### WHAT IS EXPECTED
Pick up the article on Susan Turner's semi-retirement after its final line and write the next few paragraphs.

Susan Turner’s ‘semi-retirement’ has her continuing to teach and running the Center for Evidence-Based Corrections

By Matt Coker

Asked to choose the accomplishment at UC Irvine she is most proud of – receiving the Distinguished Scholar Award from the American Society of Criminology in 2010, having her Master of Advanced Study in criminology, law and society program named the best online criminal justice master’s program by U.S. News & World Report for the past three years in a row, or playing flute with UCI Symphony Orchestra her entire 17-year tenure here – Susan Turner lets out a laugh.

“That’s so hard,” protests the professor of criminology, law and society in between chuckles. “They are totally different. One is working with colleagues, and one is performing. I can’t really say they are on the same scale. Personally, the most thrilling is performing in the orchestra. But you know, I couldn’t have received the Distinguished Scholar Award without the people who came before me and the team that I work with. So, I cannot take that as my finest achievement because it was not mine, it was ours.”

The reason for reminiscing was Turner having retired – or, more accurately, semi-retired – on July 1, the same day her partner, Stephen Tucker, hung up his baton after 22 years as the orchestra’s music director. But while, as Claire Trevor School of the Arts put it, “The Maestro Has Left the Building,” Turner is keeping her campus office and her role as director of the Center for Evidence-Based Corrections.  

Why?

### COLLECTED MATERIAL

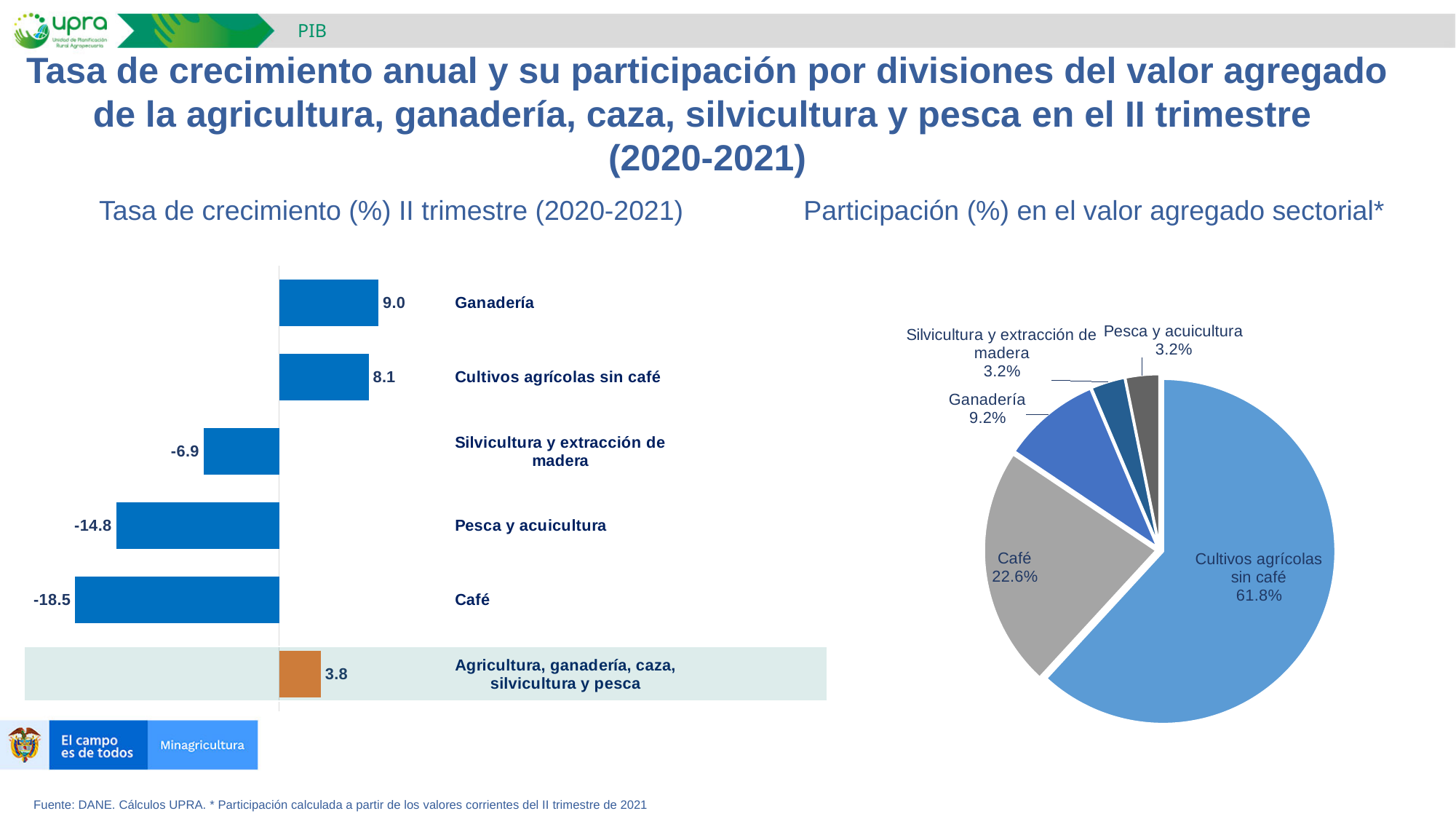
In the 'Tasa de crecimiento (%) II trimestre (2020-2021)' chart, what is the value for Ganadería? 9.0 What kind of chart is the 'Tasa de crecimiento (%) II trimestre (2020-2021)' chart? Bar chart In the 'Tasa de crecimiento (%) II trimestre (2020-2021)' chart, what is the value for Café? -18.5 In the 'Tasa de crecimiento (%) II trimestre (2020-2021)' chart, how many categories are shown? 6 In the 'Participación (%) en el valor agregado sectorial*' chart, which slice is the largest? Cultivos agrícolas sin café In the 'Tasa de crecimiento (%) II trimestre (2020-2021)' chart, which category has the lowest value? Café In the 'Participación (%) en el valor agregado sectorial*' chart, is the share for Ganadería larger or smaller than the share for Café? Smaller In the 'Tasa de crecimiento (%) II trimestre (2020-2021)' chart, which category has the highest value? Ganadería In the 'Tasa de crecimiento (%) II trimestre (2020-2021)' chart, what is the difference between the values for Ganadería and Cultivos agrícolas sin café? 0.9 What kind of chart is the 'Participación (%) en el valor agregado sectorial*' chart? Pie chart In the 'Participación (%) en el valor agregado sectorial*' chart, what share does Café have? 22.6% In the 'Tasa de crecimiento (%) II trimestre (2020-2021)' chart, what is the value for Pesca y acuicultura? -14.8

### RESPONSE BOX
“I still have my projects to do,” she answers, “and I’m still going to be teaching in the online programs. So, I’m kind of semi-retired, but retired from the orchestra.”

For 22 years, Turner conducted criminology research exclusively at the RAND Corporation, where she remains an adjunct senior behavioral scientist. She joined the UCI faculty in 2005 and the Center for Evidence-Based Corrections, which harnesses the university’s research power to help clients, including California corrections officials, make policy decisions on programs for adult prisons and juvenile detention facilities that are based on science rather than emotion.

“The main idea is that we’re trying to do good work that will inform the policy debate with numbers and not just whims or what happens to be popular in the press,” Turner says. “So, we’re trying to get evidence-based work into the hands of those who really need it.”

Looking back at her research career, she says she is most pleased by having collaborated with the California Department of Corrections and Rehabilitation on the design or evaluation of programs that improve the lives of inmates and parolees. “When we have the opportunity to work and change things for the better,” she says, “those are my favorite projects.”

Current Center for Evidence-Based Corrections projects include evaluations of a tool that assesses an offender’s risk of recidivism, how parole violations are handled in California, and a project aimed at making youth detention facilities resemble institutes of learning rather than incarceration. California Prison Industry Authority GPS monitoring and healthcare behind bars have been past center research subjects.

Besides continuing to work on center projects, Turner will continue to teach a sentencing and corrections class in the online Master of Advanced Study in Criminology, Law and Society program and Mental Health and the Law in the Master of Legal and Forensic Psychology program, directed by Elizabeth Cauffman, professor of psychological science.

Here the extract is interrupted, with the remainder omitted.